ZSTD_JNI is a native implementation of the ZSTD compression algorithm. Compared with ZSTD, ZSTD_JNI has higher compression read/write efficiency and compression ratio, and allows you to specify the compression level as well as the compression mode for data columns in a specific format.
Currently, only ORC tables can be compressed using ASTD_JNI. By contrast, ZSTD enables you to compress tables in the full storage format. Therefore, you are advised to use this feature only when you have high requirements on data compression.
This section applies only to MRS 3.2.0 or later.
cd /opt/client
source bigdata_env
beeline
create table tab_1(...) stored as orc TBLPROPERTIES("orc.compress"="ZSTD_JNI");
create table tab_1(...) stored as orc TBLPROPERTIES("orc.compress"="ZSTD_JNI", 'orc.global.compress.level'='3');
The following example code shows how to use ZSTD_JNI to compress data in the JSON, Base64, timestamp, and UUID formats.

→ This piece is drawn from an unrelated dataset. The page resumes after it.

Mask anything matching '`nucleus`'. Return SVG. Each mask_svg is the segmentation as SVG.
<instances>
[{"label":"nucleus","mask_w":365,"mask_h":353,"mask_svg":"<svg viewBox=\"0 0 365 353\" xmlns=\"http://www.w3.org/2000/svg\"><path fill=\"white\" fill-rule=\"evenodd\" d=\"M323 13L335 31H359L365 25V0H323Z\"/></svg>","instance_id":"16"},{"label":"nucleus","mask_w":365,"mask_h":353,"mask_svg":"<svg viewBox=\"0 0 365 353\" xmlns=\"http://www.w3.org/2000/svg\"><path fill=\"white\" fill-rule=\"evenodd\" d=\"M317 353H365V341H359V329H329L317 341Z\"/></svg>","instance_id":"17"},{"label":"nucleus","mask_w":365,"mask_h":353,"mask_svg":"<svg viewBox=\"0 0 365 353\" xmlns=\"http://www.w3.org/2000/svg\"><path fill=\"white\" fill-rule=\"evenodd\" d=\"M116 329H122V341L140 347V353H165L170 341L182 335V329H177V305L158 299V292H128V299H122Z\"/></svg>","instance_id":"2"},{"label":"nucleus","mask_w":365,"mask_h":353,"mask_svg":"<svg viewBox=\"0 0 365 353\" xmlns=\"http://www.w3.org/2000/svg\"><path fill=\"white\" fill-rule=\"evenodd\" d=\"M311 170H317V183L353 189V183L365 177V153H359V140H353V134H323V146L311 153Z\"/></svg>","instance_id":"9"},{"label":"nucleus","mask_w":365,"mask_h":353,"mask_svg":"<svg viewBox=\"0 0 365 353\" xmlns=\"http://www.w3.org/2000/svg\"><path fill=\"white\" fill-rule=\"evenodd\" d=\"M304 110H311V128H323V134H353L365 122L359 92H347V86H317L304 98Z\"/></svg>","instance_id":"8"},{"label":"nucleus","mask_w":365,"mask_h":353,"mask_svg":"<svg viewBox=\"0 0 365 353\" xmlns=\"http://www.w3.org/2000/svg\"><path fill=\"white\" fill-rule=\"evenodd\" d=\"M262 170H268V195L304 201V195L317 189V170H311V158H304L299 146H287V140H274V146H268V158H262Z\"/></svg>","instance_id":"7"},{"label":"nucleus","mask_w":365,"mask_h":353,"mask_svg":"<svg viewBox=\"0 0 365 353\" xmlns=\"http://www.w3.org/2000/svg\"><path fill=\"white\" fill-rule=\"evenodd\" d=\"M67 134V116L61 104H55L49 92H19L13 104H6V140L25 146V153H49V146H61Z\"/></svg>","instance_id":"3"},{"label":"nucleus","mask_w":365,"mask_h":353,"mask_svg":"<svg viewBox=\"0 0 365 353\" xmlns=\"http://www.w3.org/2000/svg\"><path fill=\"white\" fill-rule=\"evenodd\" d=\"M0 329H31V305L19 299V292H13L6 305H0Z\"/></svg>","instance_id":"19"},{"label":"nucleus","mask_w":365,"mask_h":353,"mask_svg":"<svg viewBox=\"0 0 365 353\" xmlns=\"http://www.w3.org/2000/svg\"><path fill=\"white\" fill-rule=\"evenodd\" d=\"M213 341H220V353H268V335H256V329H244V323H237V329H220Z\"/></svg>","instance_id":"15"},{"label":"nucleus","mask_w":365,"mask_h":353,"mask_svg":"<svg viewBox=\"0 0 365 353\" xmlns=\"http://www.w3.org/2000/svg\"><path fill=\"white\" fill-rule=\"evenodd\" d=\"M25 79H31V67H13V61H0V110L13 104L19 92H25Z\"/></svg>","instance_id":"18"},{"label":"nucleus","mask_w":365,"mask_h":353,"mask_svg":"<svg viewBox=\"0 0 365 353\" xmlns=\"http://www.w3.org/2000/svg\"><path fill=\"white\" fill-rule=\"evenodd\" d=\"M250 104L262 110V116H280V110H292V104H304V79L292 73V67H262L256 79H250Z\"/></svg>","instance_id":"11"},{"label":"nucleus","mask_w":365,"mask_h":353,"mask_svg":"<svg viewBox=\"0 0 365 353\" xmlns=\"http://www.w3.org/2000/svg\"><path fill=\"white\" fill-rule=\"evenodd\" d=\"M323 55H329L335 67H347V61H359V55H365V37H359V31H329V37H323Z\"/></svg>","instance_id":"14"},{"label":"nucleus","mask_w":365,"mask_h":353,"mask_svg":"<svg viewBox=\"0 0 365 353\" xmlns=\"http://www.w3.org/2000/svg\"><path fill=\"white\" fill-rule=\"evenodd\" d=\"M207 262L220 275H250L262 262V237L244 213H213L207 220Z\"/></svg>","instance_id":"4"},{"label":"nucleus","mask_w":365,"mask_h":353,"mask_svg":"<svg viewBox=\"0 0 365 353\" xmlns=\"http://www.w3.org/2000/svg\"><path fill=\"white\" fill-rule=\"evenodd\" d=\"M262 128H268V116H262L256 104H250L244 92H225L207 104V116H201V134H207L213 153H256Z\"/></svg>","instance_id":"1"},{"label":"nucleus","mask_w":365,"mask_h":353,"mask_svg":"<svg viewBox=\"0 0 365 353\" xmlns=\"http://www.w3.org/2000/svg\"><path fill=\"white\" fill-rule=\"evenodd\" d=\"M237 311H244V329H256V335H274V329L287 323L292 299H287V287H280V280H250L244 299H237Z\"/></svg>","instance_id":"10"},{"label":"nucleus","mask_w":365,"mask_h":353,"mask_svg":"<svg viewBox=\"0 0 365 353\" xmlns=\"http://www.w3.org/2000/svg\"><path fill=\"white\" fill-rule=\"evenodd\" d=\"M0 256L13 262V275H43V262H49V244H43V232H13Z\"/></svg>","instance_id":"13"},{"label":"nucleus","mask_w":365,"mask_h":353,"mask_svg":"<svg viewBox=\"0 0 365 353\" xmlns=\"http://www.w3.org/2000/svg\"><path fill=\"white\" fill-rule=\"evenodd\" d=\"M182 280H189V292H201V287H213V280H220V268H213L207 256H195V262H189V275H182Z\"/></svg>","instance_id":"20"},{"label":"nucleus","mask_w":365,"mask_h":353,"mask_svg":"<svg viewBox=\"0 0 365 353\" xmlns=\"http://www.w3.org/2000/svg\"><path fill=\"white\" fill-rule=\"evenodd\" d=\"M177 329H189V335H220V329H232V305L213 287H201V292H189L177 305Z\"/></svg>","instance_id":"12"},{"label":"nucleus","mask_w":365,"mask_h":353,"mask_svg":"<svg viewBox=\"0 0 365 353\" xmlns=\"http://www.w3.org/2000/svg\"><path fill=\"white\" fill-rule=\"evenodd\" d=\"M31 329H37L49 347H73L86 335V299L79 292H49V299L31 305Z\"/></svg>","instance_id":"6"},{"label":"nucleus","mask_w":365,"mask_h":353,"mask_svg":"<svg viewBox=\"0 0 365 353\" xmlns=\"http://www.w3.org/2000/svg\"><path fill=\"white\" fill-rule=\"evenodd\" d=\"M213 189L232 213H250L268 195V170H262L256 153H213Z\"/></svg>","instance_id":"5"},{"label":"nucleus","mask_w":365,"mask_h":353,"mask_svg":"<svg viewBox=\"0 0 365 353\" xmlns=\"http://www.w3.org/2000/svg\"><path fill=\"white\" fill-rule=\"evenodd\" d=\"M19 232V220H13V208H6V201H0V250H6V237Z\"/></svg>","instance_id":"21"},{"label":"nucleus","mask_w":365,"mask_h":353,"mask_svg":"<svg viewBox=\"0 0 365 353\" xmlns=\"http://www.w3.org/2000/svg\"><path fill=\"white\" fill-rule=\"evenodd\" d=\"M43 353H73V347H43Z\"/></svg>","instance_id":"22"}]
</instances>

create table test_orc_zstd_jni(f1 int, f2 string, f3 string, f4 string, f5 string) stored as orc
TBLPROPERTIES('orc.compress'='ZSTD_JNI', 'orc.column.compress'='[{"type":"cjson","columns":"f2"},{"type":"base64","columns":"f3"},{"type ":"gorilla","columns":{"format": "yyyy-MM-dd HH:mm:ss.SSS", "columns": "f4"}},{"type":"uuid","columns":"f5"}]');
You can insert data in the corresponding format based on the site requirements to further compress the data.